My kids have a couple of 'happy family' photos in their bedroom. I don't normally keep old relationship memorabilia but I think this is important to them so have kept all the pics and they can choose what to do them later on x

dragonflyflew · 08/12/2018 03:06

Ps good luck. If you're on fb and if you're interested there's a fab and uplifting group for single parents at Christmas www.facebook.com/groups/786461428396532/

giftsonthebrain · 08/12/2018 03:18

create an album that they can page through as wanted?

ponyprincess · 08/12/2018 05:31

Mine are a bit older but they have photos in their rooms and we have albums- I just removed photos from sitting room etc.

GoblinsAndGhouls · 08/12/2018 06:51

I have one 'family' photo in the living room still. It doesn't bother me to have it there but my daughter likes it.

LilMy33 · 08/12/2018 07:02

My children have photos of their dad in their rooms. Ex was very abusive and not only do I only put pictures of him in their rooms but I’ve removed them all from the photo albums and put them in a box for them to divvy up later on. My eldest knows the reason I’ve done this and is ok with it. My youngest doesn’t care. I certainly don’t feel bad. I doubt very much ex has pictures of me on display.

TheStoic · 08/12/2018 07:43

Give the photos to your ex. He put them up wherever he is living.

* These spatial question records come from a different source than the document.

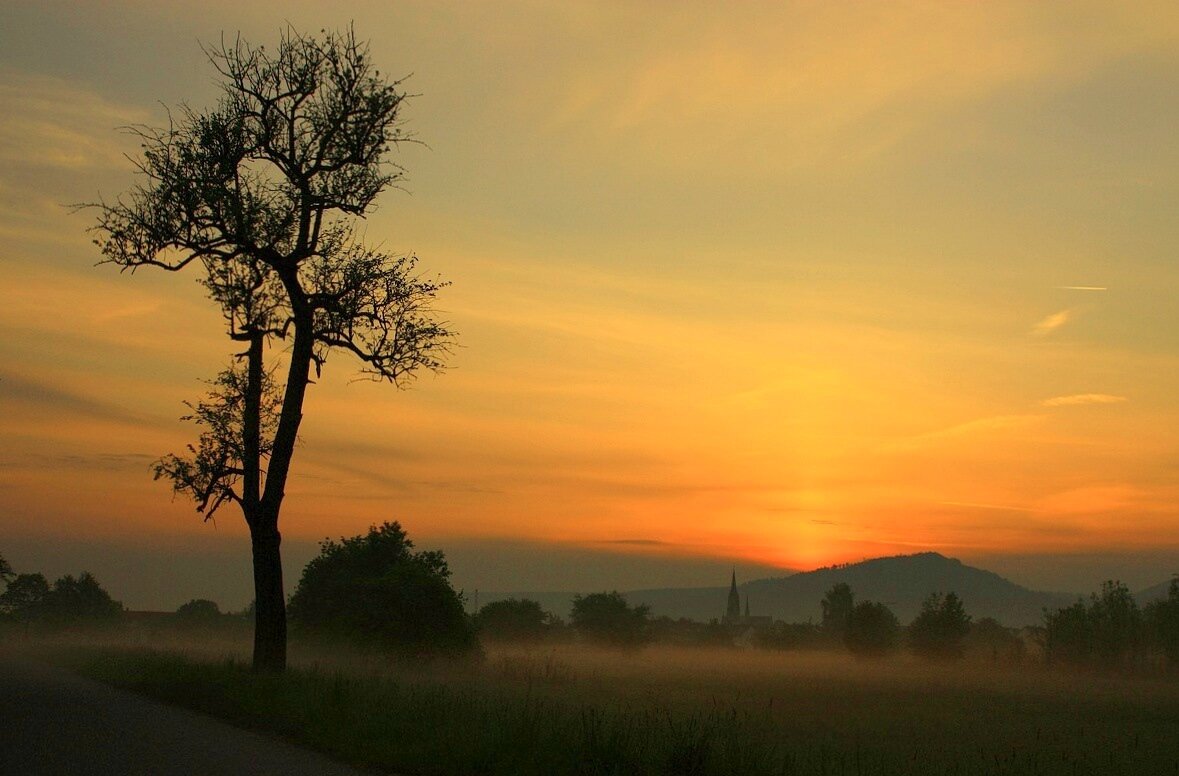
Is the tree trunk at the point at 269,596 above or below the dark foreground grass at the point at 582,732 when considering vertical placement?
above

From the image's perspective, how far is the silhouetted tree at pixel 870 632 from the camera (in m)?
116

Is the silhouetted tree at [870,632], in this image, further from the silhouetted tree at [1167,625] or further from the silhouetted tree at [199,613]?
the silhouetted tree at [199,613]

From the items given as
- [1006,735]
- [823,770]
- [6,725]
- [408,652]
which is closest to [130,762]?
[6,725]

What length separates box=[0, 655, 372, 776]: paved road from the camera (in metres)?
10.8

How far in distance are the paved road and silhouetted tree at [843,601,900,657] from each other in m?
108

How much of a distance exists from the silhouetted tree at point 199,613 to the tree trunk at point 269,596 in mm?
151511

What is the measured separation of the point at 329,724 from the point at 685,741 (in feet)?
17.1

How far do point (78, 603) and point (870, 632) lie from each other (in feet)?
345

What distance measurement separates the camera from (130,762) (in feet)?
36.8

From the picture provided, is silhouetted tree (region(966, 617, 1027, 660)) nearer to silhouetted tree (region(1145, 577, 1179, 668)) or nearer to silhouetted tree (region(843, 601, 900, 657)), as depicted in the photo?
silhouetted tree (region(843, 601, 900, 657))

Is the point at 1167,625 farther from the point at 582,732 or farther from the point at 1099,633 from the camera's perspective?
the point at 582,732

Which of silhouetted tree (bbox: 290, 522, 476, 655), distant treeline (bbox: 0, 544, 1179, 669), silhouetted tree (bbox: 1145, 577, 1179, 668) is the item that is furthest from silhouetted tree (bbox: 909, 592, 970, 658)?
silhouetted tree (bbox: 290, 522, 476, 655)

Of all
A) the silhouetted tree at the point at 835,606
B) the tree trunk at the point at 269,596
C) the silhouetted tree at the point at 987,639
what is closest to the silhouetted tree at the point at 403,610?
the tree trunk at the point at 269,596

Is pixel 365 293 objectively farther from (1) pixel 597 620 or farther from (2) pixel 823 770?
(1) pixel 597 620
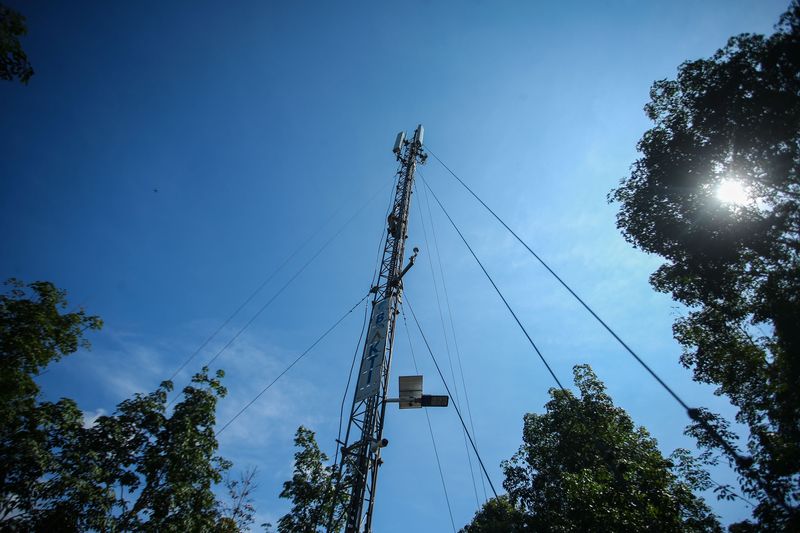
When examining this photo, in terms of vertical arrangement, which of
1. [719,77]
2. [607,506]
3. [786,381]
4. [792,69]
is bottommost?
[607,506]

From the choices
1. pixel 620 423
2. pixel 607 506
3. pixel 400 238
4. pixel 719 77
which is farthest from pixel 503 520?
pixel 719 77

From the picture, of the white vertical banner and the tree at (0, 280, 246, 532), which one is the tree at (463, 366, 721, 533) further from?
the tree at (0, 280, 246, 532)

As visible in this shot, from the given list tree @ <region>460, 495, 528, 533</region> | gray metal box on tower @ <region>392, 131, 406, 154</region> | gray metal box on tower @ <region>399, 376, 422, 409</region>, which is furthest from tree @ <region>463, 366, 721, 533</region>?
gray metal box on tower @ <region>392, 131, 406, 154</region>

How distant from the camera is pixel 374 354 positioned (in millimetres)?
9531

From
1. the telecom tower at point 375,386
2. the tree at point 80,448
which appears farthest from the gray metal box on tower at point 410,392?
the tree at point 80,448

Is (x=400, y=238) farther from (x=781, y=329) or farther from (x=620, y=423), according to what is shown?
(x=620, y=423)

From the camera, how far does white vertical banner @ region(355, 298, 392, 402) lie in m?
8.98

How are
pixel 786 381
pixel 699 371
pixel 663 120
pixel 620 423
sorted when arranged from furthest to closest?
pixel 620 423, pixel 663 120, pixel 699 371, pixel 786 381

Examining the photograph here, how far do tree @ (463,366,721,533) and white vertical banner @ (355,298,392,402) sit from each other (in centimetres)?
471

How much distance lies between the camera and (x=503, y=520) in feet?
55.2

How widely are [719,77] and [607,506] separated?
14700 mm

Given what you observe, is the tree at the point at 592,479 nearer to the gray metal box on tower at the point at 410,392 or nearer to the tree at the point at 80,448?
the gray metal box on tower at the point at 410,392

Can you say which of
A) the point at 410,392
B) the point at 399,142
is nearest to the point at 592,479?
the point at 410,392

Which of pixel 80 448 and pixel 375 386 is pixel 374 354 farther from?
pixel 80 448
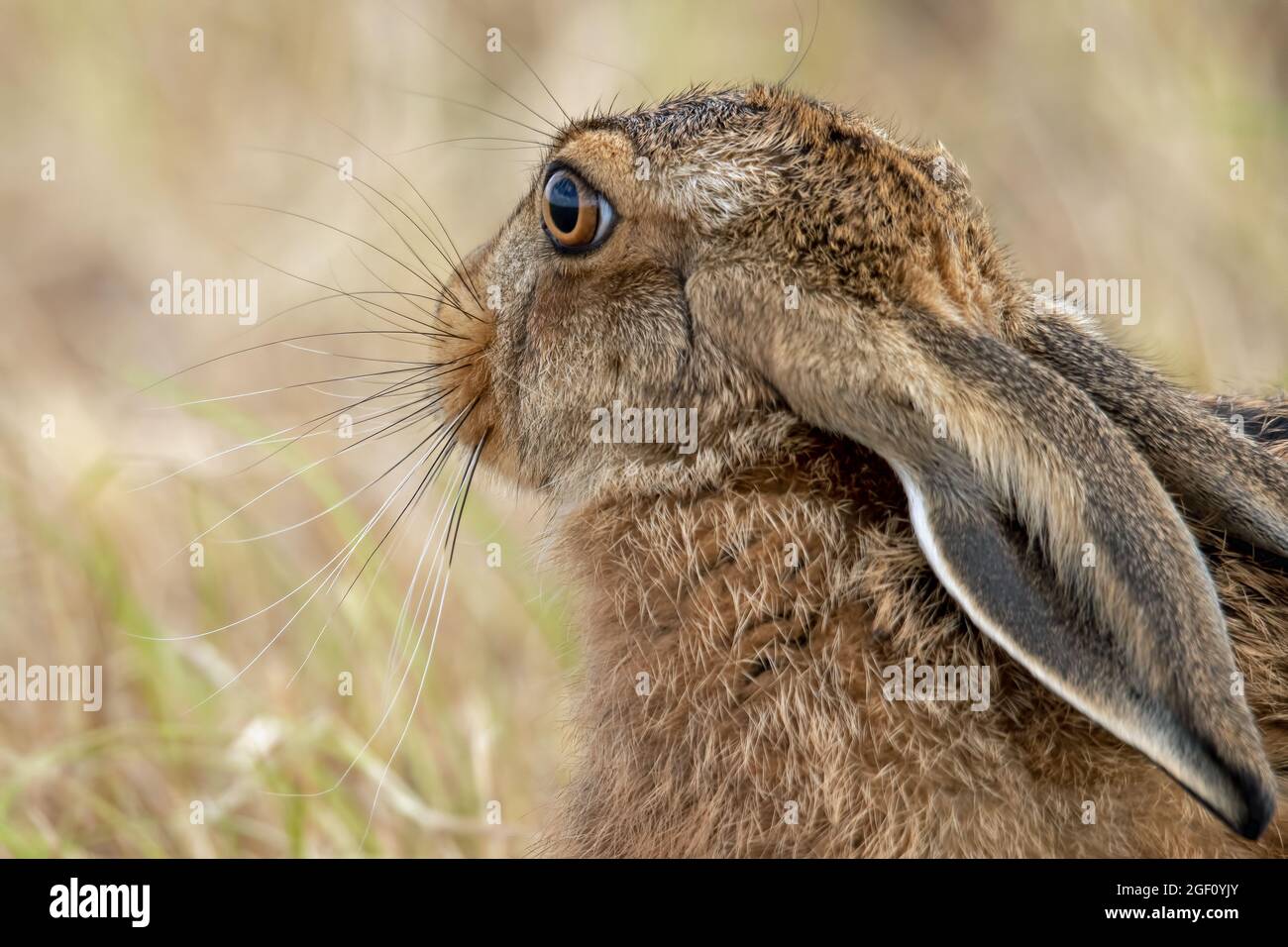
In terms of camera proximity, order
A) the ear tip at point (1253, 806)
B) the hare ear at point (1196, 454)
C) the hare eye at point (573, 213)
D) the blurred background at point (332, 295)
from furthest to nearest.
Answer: the blurred background at point (332, 295)
the hare eye at point (573, 213)
the hare ear at point (1196, 454)
the ear tip at point (1253, 806)

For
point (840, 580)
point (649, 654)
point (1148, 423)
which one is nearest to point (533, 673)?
point (649, 654)

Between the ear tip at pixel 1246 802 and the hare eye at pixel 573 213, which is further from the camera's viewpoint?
the hare eye at pixel 573 213

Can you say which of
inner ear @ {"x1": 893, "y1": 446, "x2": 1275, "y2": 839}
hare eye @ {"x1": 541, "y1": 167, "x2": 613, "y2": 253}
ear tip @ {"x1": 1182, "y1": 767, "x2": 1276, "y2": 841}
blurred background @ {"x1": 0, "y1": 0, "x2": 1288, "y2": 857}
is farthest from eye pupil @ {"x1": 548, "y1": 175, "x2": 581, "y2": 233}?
ear tip @ {"x1": 1182, "y1": 767, "x2": 1276, "y2": 841}

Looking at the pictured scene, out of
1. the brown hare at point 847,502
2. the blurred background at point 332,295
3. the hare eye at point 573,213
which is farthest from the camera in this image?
the blurred background at point 332,295

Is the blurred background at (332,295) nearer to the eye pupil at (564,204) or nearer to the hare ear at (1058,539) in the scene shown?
the eye pupil at (564,204)

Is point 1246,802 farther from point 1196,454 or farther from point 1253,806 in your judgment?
point 1196,454

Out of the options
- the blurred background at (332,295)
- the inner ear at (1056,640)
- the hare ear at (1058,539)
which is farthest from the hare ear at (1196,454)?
the blurred background at (332,295)

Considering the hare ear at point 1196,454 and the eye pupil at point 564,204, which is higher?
the eye pupil at point 564,204

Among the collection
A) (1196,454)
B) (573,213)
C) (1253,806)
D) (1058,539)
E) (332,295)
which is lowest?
(1253,806)

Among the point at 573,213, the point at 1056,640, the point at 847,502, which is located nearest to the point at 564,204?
the point at 573,213
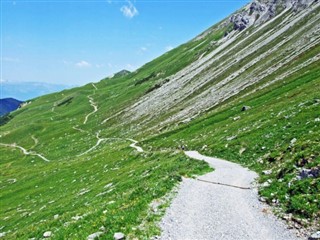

BitchQueen90 · 08/12/2018 08:01

DS has a couple of photos of him and his dad in his room. There's a magnet on the fridge of the 2 of them as well but no other photos of my ex in the house. I wouldn't have them in the living room.

unexpectednewstart · 08/12/2018 16:33

Thanks for your comments, I think I'll go with a photo in each of their rooms and then remove photos from anywhere else in the house. I agree that it should be his responsibility to put photos up in his own place but they're not going to be staying at his place any time soon.

OP posts:
unexpectednewstart · 08/12/2018 16:35

@dragonflyflew
Thanks, that looks like a fab group but I think that might 'out' our split on Facebook if it comes up on my newsfeed. It's still quite new and not all family and friends know about our split yet.

OP posts:
Iris27 · 08/12/2018 22:18

I actually felt really guilty about moving out and my child unlikely to have a sibling... so in the living room I have a set of family photos. Me and her in the middle surrounded by a photo of her with her dad, grandparents, cousins etc. It was important to me to help her feel still part of a larger family and secure.

At the end of the day your ex is still going to be part of your family - related to you - though your child.

Obviously it's completely different if it was an abusive relationship.